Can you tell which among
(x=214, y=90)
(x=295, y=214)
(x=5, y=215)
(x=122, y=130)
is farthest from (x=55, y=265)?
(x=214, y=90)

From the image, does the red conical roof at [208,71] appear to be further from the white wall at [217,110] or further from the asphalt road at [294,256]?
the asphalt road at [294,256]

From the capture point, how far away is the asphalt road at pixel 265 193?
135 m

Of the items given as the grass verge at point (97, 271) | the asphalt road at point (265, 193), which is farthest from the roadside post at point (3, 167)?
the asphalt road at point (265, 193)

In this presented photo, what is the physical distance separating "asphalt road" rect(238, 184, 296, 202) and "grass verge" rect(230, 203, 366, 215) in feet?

:::::

YOUR OBJECTIVE -
Reproduce all of the entries above word for word, with every line in its original order.

COMPLETED TASK -
Can you tell which among
(x=214, y=90)
(x=295, y=214)
(x=5, y=215)
(x=122, y=130)
is farthest from (x=55, y=265)?
(x=214, y=90)

From the image, does the red conical roof at [208,71] appear to be further from the white wall at [217,110] or further from the asphalt road at [294,256]?
the asphalt road at [294,256]

From the capture point, how far away is the asphalt road at pixel 265 193?
135 m

Of the items given as the grass verge at point (97, 271) | the asphalt road at point (265, 193), which is farthest from the roadside post at point (3, 167)?
the asphalt road at point (265, 193)

In this presented photo, what is the physical distance separating "asphalt road" rect(238, 184, 296, 202) and "grass verge" rect(230, 203, 366, 215) in feet?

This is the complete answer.